持ち味でもあるユーモラスかつ毒気を感じるコミカルさとクールなトラックが絡み合い、奇妙な酩酊感があるのは彼らの真骨頂といったところ。アルバムとしての完成度が高い反面、「Shangri-La」もそうだが、全体に即効性に乏しいトラックで占められているので、ジワジワと利いてくるサウンドという印象。
ユニット名よろしく、グルーヴが渦巻く一枚となっており最大のヒット作にも拘らず、かなり玄人好みな内容にも聞こえなくないか。意外とスルメ系の良盤なので、魅力を実感するには何度か聞き返してた方が吉か。本作を最後にまりん(砂原義徳)が脱退。

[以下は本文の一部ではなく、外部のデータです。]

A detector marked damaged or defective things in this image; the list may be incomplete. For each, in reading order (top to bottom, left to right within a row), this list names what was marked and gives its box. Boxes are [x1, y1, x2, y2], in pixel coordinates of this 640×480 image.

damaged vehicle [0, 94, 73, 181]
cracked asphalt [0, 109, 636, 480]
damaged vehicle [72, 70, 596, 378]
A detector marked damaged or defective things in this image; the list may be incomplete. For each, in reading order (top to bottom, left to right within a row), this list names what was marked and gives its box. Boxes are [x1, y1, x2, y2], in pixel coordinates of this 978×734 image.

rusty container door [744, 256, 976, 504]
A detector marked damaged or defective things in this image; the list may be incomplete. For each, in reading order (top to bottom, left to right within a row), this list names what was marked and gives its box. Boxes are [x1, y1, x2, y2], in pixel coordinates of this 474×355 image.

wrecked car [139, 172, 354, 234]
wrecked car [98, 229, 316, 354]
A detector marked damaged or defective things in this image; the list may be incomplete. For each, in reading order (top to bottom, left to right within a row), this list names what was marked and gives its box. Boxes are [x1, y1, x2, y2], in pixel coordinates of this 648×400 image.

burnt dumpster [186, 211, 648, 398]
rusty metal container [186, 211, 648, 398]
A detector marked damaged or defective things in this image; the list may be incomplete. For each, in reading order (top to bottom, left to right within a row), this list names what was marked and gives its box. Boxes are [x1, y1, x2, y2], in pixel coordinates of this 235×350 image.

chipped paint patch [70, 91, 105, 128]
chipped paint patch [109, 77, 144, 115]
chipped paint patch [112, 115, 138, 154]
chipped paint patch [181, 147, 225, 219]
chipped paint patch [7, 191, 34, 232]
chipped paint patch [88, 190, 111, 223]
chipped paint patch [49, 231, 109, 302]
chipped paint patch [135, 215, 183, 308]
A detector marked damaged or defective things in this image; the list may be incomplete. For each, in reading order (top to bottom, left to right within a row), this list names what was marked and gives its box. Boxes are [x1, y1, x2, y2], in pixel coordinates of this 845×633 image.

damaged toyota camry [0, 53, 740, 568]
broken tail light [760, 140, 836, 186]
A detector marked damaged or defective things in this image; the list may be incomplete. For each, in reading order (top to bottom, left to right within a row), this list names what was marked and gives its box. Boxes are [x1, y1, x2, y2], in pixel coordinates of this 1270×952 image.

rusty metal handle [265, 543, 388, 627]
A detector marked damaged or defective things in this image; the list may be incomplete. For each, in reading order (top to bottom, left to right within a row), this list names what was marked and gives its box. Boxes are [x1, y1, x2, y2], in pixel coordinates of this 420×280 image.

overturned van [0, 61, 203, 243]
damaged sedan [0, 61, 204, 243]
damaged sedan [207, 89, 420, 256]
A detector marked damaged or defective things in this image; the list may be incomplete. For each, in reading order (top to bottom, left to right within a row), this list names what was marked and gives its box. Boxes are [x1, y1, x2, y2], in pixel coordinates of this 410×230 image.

以降、卓球&ピエールの二人体制に。

The Gold Experience

The Gold Experience

・95年発表15th(本人単独名義で)。前作で「プリンス」という名義を葬り、3年前のアルバム「Love Symbol」で登場した記号をアーティスト名にした、最初の一枚。所属のレコード会社との確執による結果なのではあるがこの後、しばらくこのややこしい名義での活動が続く。
とはいえ、内容は気を吐く勢いで漲った、エネルギッシュな作品だろう。プリンスらしいクセの強さを物語る、ロックともファンクともつかない鋭い演奏がHI-FIな印象で密度高く聞こえてくる。しかしそうはいっても80年代のポップな作風と比べると、濃密なブラックミュージック然としたサウンドだろう
だからなのだろうか、ロックミュージック的な勢いのある曲よりはミッドテンポでうねりのある曲の方が味わい深く、魅力的でもあるか。めくるめく官能の世界というか、プリンスサウンドのねっとりとした、濃い世界が繰り広げられる点では90年代の作品の中でも最良の形で提示している。
一口目が非常に飲み下しづらいが、それを乗り越えてしまえば、あら不思議。タイトルの通りの「黄金体験」が堪能できるアルバムではないかと。苦闘が続く、雌伏の時期であることを感じさせない、プリンスがプリンスたりうる音楽が所狭しと押し寄せてくる。ギラギラしてるけど美しさのある一枚だ。